Thursday, April 18, 2013

Longest Repeated Substring

Longest Repeated Substring

This problem is from codeeval.com.

Problem Description:

You are to find the longest repeated substring in a given text. Repeated substrings may not overlap. If more than one substring is repeated with the same length, print the first one you find.(starting from the beginning of the text). NOTE: The substrings can't be all spaces.

Input Sample:
Your program should accept as its first argument a path to a filename. The input file contains several lines. Each line is one test case. Each line contains a test string. eg.
banana
abc
Output Sample:
For each set of input produce a single line of output which is the longest repeated substring. If there is none, print out the string NONE. eg.
an
NONE

Analysis:

The input text is actually a string and suppose the length of string is n.

Brute Force:
The brute force method is easy: for each index pair [i, j] (1 <= i, j <= n) of the string, count the length of non-overlapping repeated substring starting from this two indices . And then get the first repeated substring with the longest length. Although the non-overlapping constraint can help to reduce the character comparison times while checking two substrings, the running time in the worst case is still O(n^3) (can be proved, but omitted here). Obviously the brute force method is not a good choice.

Suffix Array:
Another method is to use suffix array. For the input string str, we first sort all of its suffixes in the suffix array. eg.
str = banana, its suffixes are:
banana
anana
nana
ana
na
a
after sort, the suffix array looks like:
a
ana
anana
banana
na
nana
Then for each two adjacent suffixes on the sorted suffix array, count the length of the common prefix (Note: should avoid counting the overlapped part). The longest repeated prefix appearing first on the original input string is the result. e.g.
a
ana
anana
banana
na
nana
The red prefixes an and green prefixes na both have the same longest length 2, but an is the result because it appears before na in str = banana. 
Similar to brute force method, the suffixes comparison in sorting and repeated prefix length counting make the running time be O(n^2lgn) (suppose an O(nlgn) sorting algorithm is used).  The length of suffix array is n and it may just need to store the indices pointing to the suffixes in the input string rather than the suffixes themselves. Therefore the space complexity is O(n).

Dynamic Programming:
O(n^2lgn) looks good, however, we can solve this problem in O(n^2) time and O(n^2) space with DP. Suppose we first don't consider the constraint of no overlap. The idea is to find the longest repeated suffix for all pairs of prefixes of the string str. The length of the longest repeated suffix for prefixes str[1..i] and str[1..j] is:
c(i, j) = 1) c(i-1, j-1) + 1   if str[i] == str[j];
          2) 0                 otherwise.
The maximum of c(i, j) (1 <= i, j <= n) is the length of longest repeated substring (suffix) of str. The longest repeated substring should be stored and dynamically updated during the calculating of c(i, j).

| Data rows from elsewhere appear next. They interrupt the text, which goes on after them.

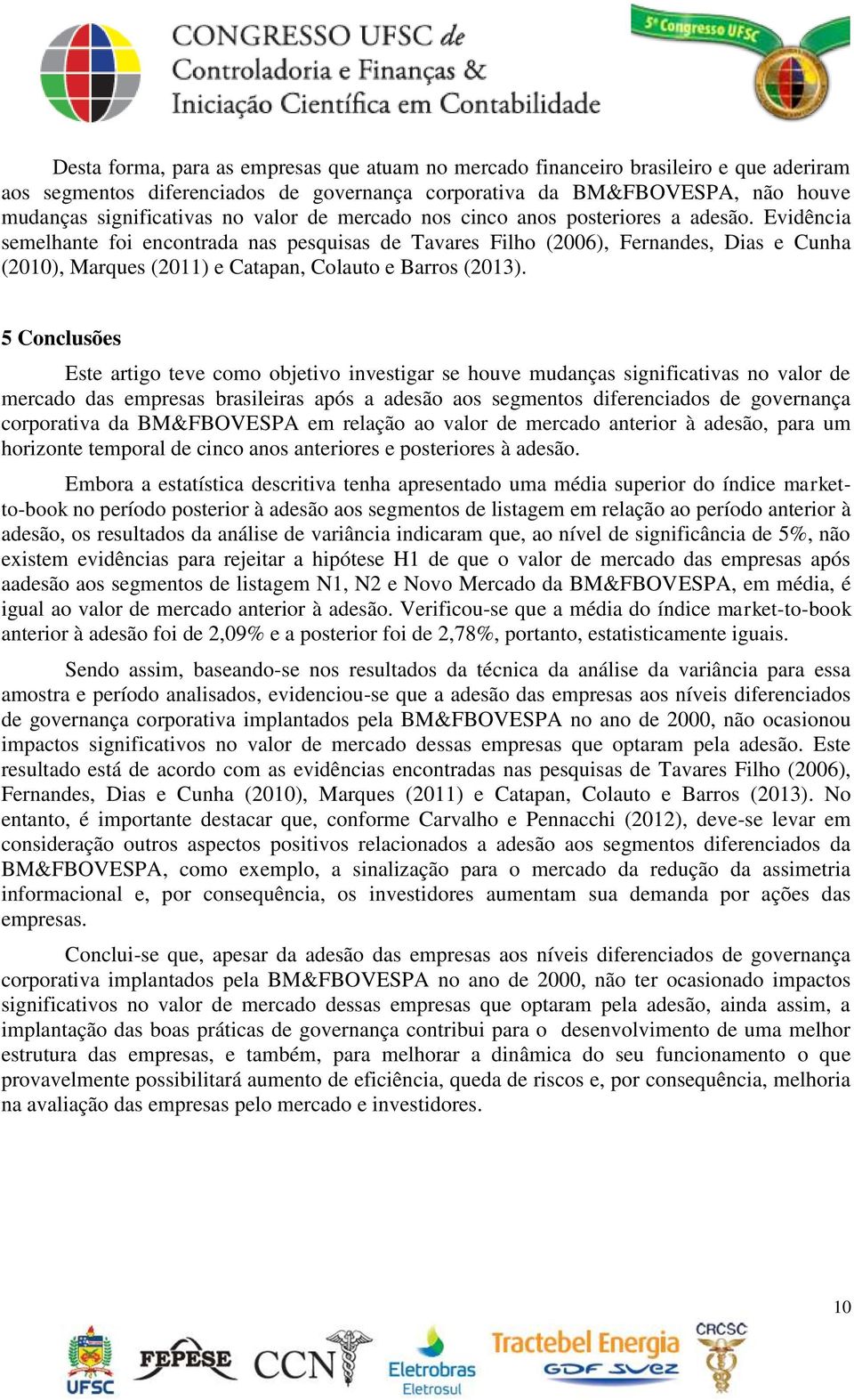 CONGRESSO UFSC de Controladoria e Finanças & Iniciação Científica em Contabilidade

5º Congresso UFSC

Desta forma, para as empresas que atuam no mercado financeiro brasileiro e que aderiram aos segmentos diferenciados de governança corporativa da BM&FBOVESPA, não houve mudanças significativas no valor de mercado nos cinco anos posteriores a adesão. Evidência semelhante foi encontrada nas pesquisas de Tavares Filho (2006), Fernandes, Dias e Cunha (2010), Marques (2011) e Catapan, Colauto e Barros (2013).

5 Conclusões

Este artigo teve como objetivo investigar se houve mudanças significativas no valor de mercado das empresas brasileiras após a adesão aos segmentos diferenciados de governança corporativa da BM&FBOVESPA em relação ao valor de mercado anterior à adesão, para um horizonte temporal de cinco anos anteriores e posteriores à adesão.

Embora a estatística descritiva tenha apresentado uma média superior do índice market-to-book no período posterior à adesão aos segmentos de listagem em relação ao período anterior à adesão, os resultados da análise de variância indicaram que, ao nível de significância de 5%, não existem evidências para rejeitar a hipótese H1 de que o valor de mercado das empresas após aadesão aos segmentos de listagem N1, N2 e Novo Mercado da BM&FBOVESPA, em média, é igual ao valor de mercado anterior à adesão. Verificou-se que a média do índice market-to-book anterior à adesão foi de 2,09% e a posterior foi de 2,78%, portanto, estatisticamente iguais.

Sendo assim, baseando-se nos resultados da técnica da análise da variância para essa amostra e período analisados, evidenciou-se que a adesão das empresas aos níveis diferenciados de governança corporativa implantados pela BM&FBOVESPA no ano de 2000, não ocasionou impactos significativos no valor de mercado dessas empresas que optaram pela adesão. Este resultado está de acordo com as evidências encontradas nas pesquisas de Tavares Filho (2006), Fernandes, Dias e Cunha (2010), Marques (2011) e Catapan, Colauto e Barros (2013). No entanto, é importante destacar que, conforme Carvalho e Pennacchi (2012), deve-se levar em consideração outros aspectos positivos relacionados a adesão aos segmentos diferenciados da BM&FBOVESPA, como exemplo, a sinalização para o mercado da redução da assimetria informacional e, por consequência, os investidores aumentam sua demanda por ações das empresas.

Conclui-se que, apesar da adesão das empresas aos níveis diferenciados de governança corporativa implantados pela BM&FBOVESPA no ano de 2000, não ter ocasionado impactos significativos no valor de mercado dessas empresas que optaram pela adesão, ainda assim, a implantação das boas práticas de governança contribui para o desenvolvimento de uma melhor estrutura das empresas, e também, para melhorar a dinâmica do seu funcionamento o que provavelmente possibilitará aumento de eficiência, queda de riscos e, por consequência, melhoria na avaliação das empresas pelo mercado e investidores.

10

UFSC FEPESE CCN Eletrobras Eletrosul Tractebel Energia GDF SUEZ CRCSC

Now consider the non-overlapping constraint, otherwise the above process will give us the string itself. Look at prefixes str[1..i] and str[1..j], the end indices of their suffixes are i and (for simplicity, suppose i <= j), respectively. If their common suffix is longer than j-i, the two suffixes must overlap. The overlapped part should not be counted and the above recursion should be modified as:
c(i, j) = 1) c(i-1, j-1) + 1   if str[i] == str[j] && abs(i-j) > c(i-1, j-1);
          2) 0                 otherwise.
If more than one repeated substring have the same longest length, we just need to take the first one in the input string. More details can be found in the code.

Code (C++)

Bellow is the code of DP method:
std::string repeated_substring(std::string &str) {
    int len = str.length();

    int **c = new int*[len + 1];
    for (int i = 0; i <= len; ++i)
        c[i] = new int[len + 1];
    for (int i = 0; i <= len; ++i) {
        c[i][0] = 0;
        c[0][i] = 0;
    }

    int max_len = 0, index = len + 1;
    for (int i = 1; i <= len; ++i) {
        for (int j = 1; j <= len; ++j) {
            if (str[i-1] == str[j-1] && abs(i-j) > c[i-1][j-1]) {
                c[i][j] = c[i-1][j-1] + 1;
                if (c[i][j] > max_len) {
                    max_len = c[i][j];
                    index = std::min(i, j);
                }
            } else {
                c[i][j] = 0;
            }
        }
    }
    
    for (int i = 0; i <= len; ++i)
        delete[] c[i];
    delete[] c;
 
    if (max_len > 0) {
        std::string ret = str.substr(index - max_len, max_len);
        for (int i = 0; i < max_len; ++i)
            if(ret[i] != ' ')
                return ret;
    }

    return "NONE";
}

-End-

4 comments:

  1. c(i, j) = 1) c(i-1, j-1) + 1 if str[i] == str[j] && abs(i-j) > c(i-1, j-1);
    2) 0 otherwise.

    I have some different opinion on this.
    Think about this string
    string src="aaaaaa"
    we have c[0,2]=1; c[1,3]=2; when we build up the table and now comes c[2,4].
    obviously, src.substr(2-2,2)==src.substr(4-2,2)
    c[2,4]=2, no overlapping.
    But your code produces 0 on c[2,4]. Of course this will not harm the result of this problem, but it will harm some similar problems as I can think of.
    I would say the logic would be:
    if(src[i]==src[j])
    c[i][j]= std::min(1+c[i-1][j-1],abs(i-j));
    else
    c[i][j]=0;
    Sorry if I make any mistake.

    ReplyDelete
  2. Your solution did not solve problem of "repeated string can not overlap". Just simply follow the below ideas will do.
    index of substring a: i1
    index of substring b: i2
    common prefix of a and b : c
    if(abs(l1-l2) >=c) add c to result;

    ReplyDelete
  3. There is O(n) algorithm to build the Suffix Array, so we can use O(n) to solve this problem.

    ReplyDelete
  4. Fails for input:-abababab
    Answer should be:-abab, but ur's is giving just ab !!

    ReplyDelete